As pessoas na praça observavam, atônitas, ao senhor que ganhava tração, correndo inclinado junto ao solo, em uma luta vã e desesperada contra o inevitável. Seus rostos se franziam, contorciam-se prenunciando o desastre. Os limões de sua sacola já há muito rolavam pelo chão, desfilando na frente do homem que era orgulhoso demais para se render ao abraço do solo.
Nos breves instantes de luta pela dignidade, o conceito de tempo em si parou de fazer sentido, e Seu Antônio se deparou com a verdadeira sensação de estar vivo. Ali, naquele exato instante, catando cavaco, Seu Antônio se deparou com o segredo do mundo, e de todas as outras coisas que aqui estão. O amor, a tristeza, a glória… A sensação era fugaz, mas universal. Primordial. Fundamental. Era a resposta de tudo, antes mesmo que pudesse elaborar qualquer pergunta.

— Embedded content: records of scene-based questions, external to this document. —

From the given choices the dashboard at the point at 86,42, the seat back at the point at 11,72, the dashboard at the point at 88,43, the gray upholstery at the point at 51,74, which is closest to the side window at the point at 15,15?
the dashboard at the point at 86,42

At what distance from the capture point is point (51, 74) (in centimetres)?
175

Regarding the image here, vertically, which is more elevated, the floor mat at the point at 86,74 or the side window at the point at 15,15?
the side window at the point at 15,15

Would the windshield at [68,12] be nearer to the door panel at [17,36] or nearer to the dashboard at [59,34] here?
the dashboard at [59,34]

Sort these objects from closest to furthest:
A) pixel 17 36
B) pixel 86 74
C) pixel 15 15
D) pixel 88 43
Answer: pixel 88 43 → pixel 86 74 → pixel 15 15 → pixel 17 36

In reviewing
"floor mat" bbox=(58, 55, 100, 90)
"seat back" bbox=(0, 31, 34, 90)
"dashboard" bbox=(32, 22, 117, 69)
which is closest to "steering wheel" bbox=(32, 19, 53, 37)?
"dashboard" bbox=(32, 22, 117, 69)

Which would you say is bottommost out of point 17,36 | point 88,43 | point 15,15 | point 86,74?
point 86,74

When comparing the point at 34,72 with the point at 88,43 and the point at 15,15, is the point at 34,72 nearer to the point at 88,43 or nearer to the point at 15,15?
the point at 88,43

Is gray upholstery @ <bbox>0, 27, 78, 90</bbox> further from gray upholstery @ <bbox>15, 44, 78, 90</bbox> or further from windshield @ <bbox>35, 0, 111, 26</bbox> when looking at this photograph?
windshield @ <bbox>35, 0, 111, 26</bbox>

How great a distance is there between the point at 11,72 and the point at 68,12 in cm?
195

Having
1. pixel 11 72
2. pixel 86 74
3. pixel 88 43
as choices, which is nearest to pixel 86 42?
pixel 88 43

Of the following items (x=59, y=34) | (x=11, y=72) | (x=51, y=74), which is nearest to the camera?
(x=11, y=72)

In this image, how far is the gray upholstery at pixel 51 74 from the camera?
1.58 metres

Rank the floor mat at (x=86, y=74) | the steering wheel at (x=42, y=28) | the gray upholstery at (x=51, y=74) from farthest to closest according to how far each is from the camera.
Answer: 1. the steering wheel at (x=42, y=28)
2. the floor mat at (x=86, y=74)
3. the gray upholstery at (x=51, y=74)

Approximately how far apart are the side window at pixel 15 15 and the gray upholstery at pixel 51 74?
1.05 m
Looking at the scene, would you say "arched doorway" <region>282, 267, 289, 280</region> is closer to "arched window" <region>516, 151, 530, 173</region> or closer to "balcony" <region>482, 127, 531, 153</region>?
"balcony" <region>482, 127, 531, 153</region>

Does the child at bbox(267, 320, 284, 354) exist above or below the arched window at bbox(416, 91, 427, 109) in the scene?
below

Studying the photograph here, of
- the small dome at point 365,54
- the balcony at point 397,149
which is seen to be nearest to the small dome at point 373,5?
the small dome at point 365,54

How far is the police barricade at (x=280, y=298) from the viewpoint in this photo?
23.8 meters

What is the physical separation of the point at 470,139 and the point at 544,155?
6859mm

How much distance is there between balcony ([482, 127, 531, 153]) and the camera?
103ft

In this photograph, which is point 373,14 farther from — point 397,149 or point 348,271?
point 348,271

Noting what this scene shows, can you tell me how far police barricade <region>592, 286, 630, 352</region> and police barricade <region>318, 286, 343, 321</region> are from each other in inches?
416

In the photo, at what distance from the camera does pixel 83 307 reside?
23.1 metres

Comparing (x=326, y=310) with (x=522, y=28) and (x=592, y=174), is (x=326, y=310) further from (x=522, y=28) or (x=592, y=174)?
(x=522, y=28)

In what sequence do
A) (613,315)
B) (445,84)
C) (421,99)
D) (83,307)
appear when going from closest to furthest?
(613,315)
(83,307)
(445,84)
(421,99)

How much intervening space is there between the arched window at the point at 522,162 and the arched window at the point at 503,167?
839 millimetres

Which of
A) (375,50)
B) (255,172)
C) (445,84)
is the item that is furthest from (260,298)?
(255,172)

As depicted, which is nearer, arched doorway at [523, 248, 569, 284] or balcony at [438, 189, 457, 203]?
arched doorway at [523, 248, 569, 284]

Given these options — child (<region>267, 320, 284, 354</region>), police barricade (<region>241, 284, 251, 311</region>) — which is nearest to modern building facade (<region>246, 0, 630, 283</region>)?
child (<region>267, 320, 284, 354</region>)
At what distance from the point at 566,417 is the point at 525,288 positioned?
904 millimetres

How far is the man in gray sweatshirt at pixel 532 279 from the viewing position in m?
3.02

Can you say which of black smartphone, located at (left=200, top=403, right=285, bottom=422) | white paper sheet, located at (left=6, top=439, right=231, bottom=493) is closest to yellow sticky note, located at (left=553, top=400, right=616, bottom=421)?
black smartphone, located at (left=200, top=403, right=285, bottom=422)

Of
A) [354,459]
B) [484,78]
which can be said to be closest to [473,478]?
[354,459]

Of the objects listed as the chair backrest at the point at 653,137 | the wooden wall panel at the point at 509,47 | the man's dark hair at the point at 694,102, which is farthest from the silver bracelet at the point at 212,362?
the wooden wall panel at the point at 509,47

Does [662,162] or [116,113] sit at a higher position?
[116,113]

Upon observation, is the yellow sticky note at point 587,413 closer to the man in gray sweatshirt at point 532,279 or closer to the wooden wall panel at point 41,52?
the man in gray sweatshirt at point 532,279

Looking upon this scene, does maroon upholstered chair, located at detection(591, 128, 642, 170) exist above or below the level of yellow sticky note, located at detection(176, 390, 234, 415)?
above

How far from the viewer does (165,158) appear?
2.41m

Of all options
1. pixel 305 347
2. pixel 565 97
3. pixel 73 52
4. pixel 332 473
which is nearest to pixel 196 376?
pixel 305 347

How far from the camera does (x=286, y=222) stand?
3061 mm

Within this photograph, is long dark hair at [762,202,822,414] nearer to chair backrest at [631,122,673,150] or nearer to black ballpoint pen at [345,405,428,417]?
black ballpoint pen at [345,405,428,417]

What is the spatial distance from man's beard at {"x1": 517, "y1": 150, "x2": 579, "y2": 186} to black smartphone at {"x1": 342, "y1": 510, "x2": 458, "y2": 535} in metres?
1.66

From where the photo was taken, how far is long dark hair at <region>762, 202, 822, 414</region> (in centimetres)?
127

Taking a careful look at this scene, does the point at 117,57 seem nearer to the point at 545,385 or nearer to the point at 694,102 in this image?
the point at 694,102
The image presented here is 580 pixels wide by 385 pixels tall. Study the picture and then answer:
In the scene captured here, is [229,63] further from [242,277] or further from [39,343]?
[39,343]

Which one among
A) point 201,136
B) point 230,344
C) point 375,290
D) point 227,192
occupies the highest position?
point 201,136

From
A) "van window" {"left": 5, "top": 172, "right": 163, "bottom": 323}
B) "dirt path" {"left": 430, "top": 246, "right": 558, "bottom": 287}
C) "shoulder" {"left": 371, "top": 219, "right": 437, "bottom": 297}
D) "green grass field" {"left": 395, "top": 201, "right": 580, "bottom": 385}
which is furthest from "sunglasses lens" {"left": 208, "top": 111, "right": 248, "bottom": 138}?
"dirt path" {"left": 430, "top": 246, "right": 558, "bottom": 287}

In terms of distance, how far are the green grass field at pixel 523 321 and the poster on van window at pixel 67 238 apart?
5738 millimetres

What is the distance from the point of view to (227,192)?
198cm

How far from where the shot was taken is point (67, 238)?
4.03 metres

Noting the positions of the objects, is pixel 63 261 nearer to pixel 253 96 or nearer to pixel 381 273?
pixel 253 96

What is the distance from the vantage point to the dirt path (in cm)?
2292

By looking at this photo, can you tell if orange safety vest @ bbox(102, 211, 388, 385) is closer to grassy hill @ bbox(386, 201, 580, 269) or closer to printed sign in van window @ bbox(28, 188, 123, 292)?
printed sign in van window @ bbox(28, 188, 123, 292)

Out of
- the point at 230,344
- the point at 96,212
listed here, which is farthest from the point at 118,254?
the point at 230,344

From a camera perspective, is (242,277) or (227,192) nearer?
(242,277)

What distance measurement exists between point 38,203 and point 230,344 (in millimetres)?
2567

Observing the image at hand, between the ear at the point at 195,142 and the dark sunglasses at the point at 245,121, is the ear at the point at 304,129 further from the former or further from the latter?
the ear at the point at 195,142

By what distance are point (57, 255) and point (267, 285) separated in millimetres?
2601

Foi neste momento que parou de lutar. Distraiu-se com a realizaçãouna e foi forçado a aceitar a queda. Ali, no chão da praça, permaneceu deitado. Com o lado do rosto colado na pedra portuguesa por onde tantos passavam todos os dias - apressados, atrasados, em luto, distraídos, recémpromovidos e os ansiosos por sua casa. Esperava o conforto daquela sensação voltar, mas era tarde demais. Durou apenas um efêmero instante. Mas ali, exatamente ali, entendeu seu papel no grande esquema das coisas. - Meu senhor, você está bem? ouviu uma voz jovem atrás de si.
E então a sensação perdeu-se de vez, sem esperança de regresso. Tarde demais.
Lentamente Seu Antônio se reergueu. Agradeceu a preocupação da jovem, e pôs-se a catar seus limões.